FRAGMENTO DEL DOCUMENTO
____________

2015 – La Octava de Navidad

La Solemnidad de la Navidad, como si fuera un solo día, se despliega durante toda su Octava. Dentro se celebran tres fiestas, como tres coronas, que la Iglesia ofrece al Niño, el martirio de Esteban, la castidad del discípulo amado, y la inocencia de tantos inocentes de la historia, que se identificarán con el Señor, justamente porque son víctimas inermes. Durante la octava escucharemos la carta a los Colosenses donde se proclama a Jesucristo como Imagen del Padre y los evangelios de la Infancia de Lucas.

El día de la Octava la Iglesia levanta los ojos para mirar a María y le da el título más grande: «María, Madre de Dios» (Theotokos). Como si la Iglesia no pudiese irse del pesebre del Señor sin contemplar a Aquélla que es la Cátedra de la Sabiduría. La Iglesia recibió y recibirá siempre a Jesús en los brazos de María y bajo su mirada y con la convicción de que Dios es el Emmanuel empezamos un año más de gracia, de después de la Encarnación, sabiendo que todo lo que suceda lo viviremos confiando en la misericordia de Dios Padre que nos ha entregado al Hijo y bajo la protección de la Bienaventurada Virgen María.

Aconsejamos que el canto del Gloria sea muy expresivo y que el signo de la paz también lo sea. Luz, intimidad, amor entrañable y cánticos de alegría glorifican al Señor que por nosotros ha nacido.

La Liturgia de las Horas resplandece de la gloria del Señor, se complace en Laudes y en el Oficio de Lectura en cantar el «Cántico nuevo» de los salmos reales (95-98) que proclaman la realeza del Señor y desde muy antiguo se canta el salmo 129 en las segundas Vísperas, únicamente por el versículo: «Del Señor viene la misericordia, la redención copiosa; y él redimirá a Israel de todos sus delitos». La humanidad que vivía en el abismo (De profundis) de las tinieblas ha conocido por el misterio de la Navidad del Señor que Dios la redime de su noche y la levanta de su abismo. Como también es impresionante el salmo 109 cantado durante cada día en Vísperas durante toda la octava:

«Eres príncipe desde el día de tu nacimiento,
entre esplendores sagrados;
yo mismo te engendré, como rocío,
antes de la aurora».

Con que fuerza resuenan las palabras de San León, escuchadas en el Oficio de las Vigilias de la Santa Navidad: Reconoce, cristiano, tu dignidad y, puesto que has sido hecho partícipe de la naturaleza divina, no pienses en volver con un comportamiento indigno a las antiguas vilezas. Piensa de qué cabeza y de qué cuerpo eres miembro. No olvides que fuiste liberado del poder de las tinieblas y trasladado a la luz y al reino de Dios.

____________

DATOS PROPORCIONADOS
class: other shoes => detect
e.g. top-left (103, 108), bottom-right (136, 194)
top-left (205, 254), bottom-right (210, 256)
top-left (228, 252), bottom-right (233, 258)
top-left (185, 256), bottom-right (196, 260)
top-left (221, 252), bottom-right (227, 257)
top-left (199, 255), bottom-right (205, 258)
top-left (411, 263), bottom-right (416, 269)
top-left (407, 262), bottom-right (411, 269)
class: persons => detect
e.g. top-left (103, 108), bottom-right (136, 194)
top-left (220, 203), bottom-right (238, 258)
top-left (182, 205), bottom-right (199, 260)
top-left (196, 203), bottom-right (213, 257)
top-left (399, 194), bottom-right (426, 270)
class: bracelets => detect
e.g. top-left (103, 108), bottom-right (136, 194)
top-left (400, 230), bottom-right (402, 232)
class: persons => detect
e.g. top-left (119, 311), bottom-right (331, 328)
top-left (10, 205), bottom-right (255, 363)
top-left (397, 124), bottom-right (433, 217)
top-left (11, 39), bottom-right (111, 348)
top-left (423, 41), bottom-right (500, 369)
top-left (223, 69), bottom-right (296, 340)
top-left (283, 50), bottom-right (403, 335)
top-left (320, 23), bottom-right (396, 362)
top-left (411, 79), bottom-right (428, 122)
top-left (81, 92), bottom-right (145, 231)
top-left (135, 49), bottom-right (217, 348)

____________

CONSIGNA 1
Según el texto sobre la Octava de Navidad, ¿qué título le da la Iglesia a María el día de la Octava?
CONSIGNA 2
Enumera las fiestas que, de acuerdo con el texto sobre la Octava de Navidad, se celebran dentro de la Octava.

RESPUESTA 1
Le da el título «María, Madre de Dios» (Theotokos).

RESPUESTA 2
- El martirio de Esteban
- La castidad del discípulo amado
- La inocencia de tantos inocentes de la historia